» Given information
[Start of section]

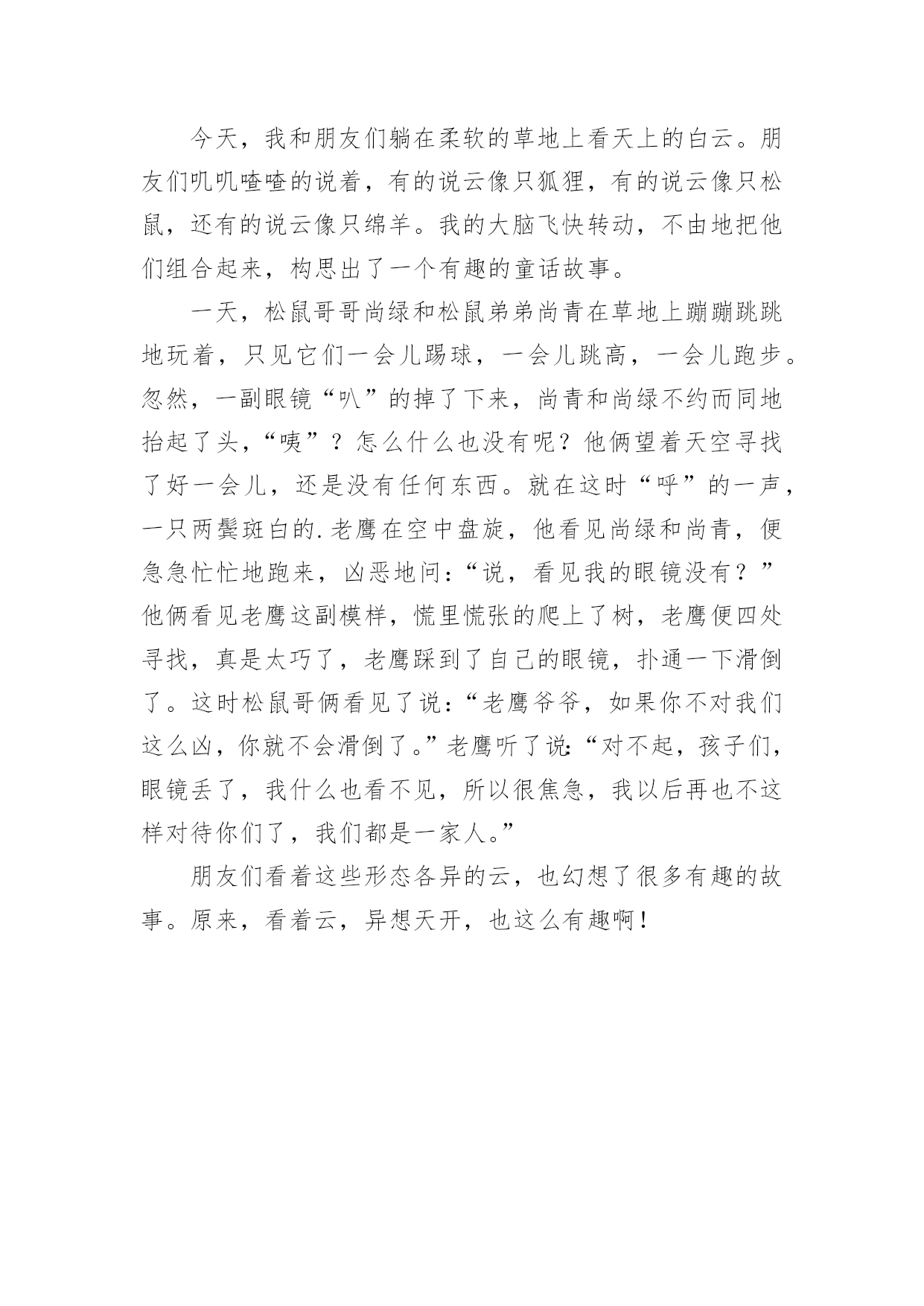 今天，我和朋友们躺在柔软的草地上看天上的白云。朋友们叽叽喳喳的说着，有的说云像只狐狸，有的说云像只松鼠，还有的说云像只绵羊。我的大脑飞快转动，不由地把他们组合起来，构思出了一个有趣的童话故事。

一天，松鼠哥哥尚绿和松鼠弟弟尚青在草地上蹦蹦跳跳地玩着，只见它们一会儿踢球，一会儿跳高，一会儿跑步。忽然，一副眼镜“叭”的掉了下来，尚青和尚绿不约而同地抬起了头，“咦”？怎么什么也没有呢？他俩望着天空寻找了好一会儿，还是没有任何东西。就在这时“呼”的一声，一只两鬓斑白的.老鹰在空中盘旋，他看见尚绿和尚青，便急急忙忙地跑来，凶恶地问：“说，看见我的眼镜没有？”他俩看见老鹰这副模样，慌里慌张的爬上了树，老鹰便四处寻找，真是太巧了，老鹰踩到了自己的眼镜，扑通一下滑倒了。这时松鼠哥俩看见了说：“老鹰爷爷，如果你不对我们这么凶，你就不会滑倒了。”老鹰听了说:“对不起，孩子们，眼镜丢了，我什么也看不见，所以很焦急，我以后再也不这样对待你们了，我们都是一家人。”

朋友们看着这些形态各异的云，也幻想了很多有趣的故事。原来，看着云，异想天开，也这么有趣啊！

[End of section]

» The problem
Copy the listing exactly. No images belong in the copy.

» Task answer
 今天，我和朋友们躺在柔软的草地上看天上的白云。朋友们叽叽喳喳的说着，有的说云像只狐狸，有的说云像只松鼠，还有的说云像只绵羊。我的大脑飞快转动，不由地把他们组合起来，构思出了一个有趣的童话故事。

一天，松鼠哥哥尚绿和松鼠弟弟尚青在草地上蹦蹦跳跳地玩着，只见它们一会儿踢球，一会儿跳高，一会儿跑步。忽然，一副眼镜“叭”的掉了下来，尚青和尚绿不约而同地抬起了头，“咦”？怎么什么也没有呢？他俩望着天空寻找了好一会儿，还是没有任何东西。就在这时“呼”的一声，一只两鬓斑白的.老鹰在空中盘旋，他看见尚绿和尚青，便急急忙忙地跑来，凶恶地问：“说，看见我的眼镜没有？”他俩看见老鹰这副模样，慌里慌张的爬上了树，老鹰便四处寻找，真是太巧了，老鹰踩到了自己的眼镜，扑通一下滑倒了。这时松鼠哥俩看见了说：“老鹰爷爷，如果你不对我们这么凶，你就不会滑倒了。”老鹰听了说:“对不起，孩子们，眼镜丢了，我什么也看不见，所以很焦急，我以后再也不这样对待你们了，我们都是一家人。”

朋友们看着这些形态各异的云，也幻想了很多有趣的故事。原来，看着云，异想天开，也这么有趣啊！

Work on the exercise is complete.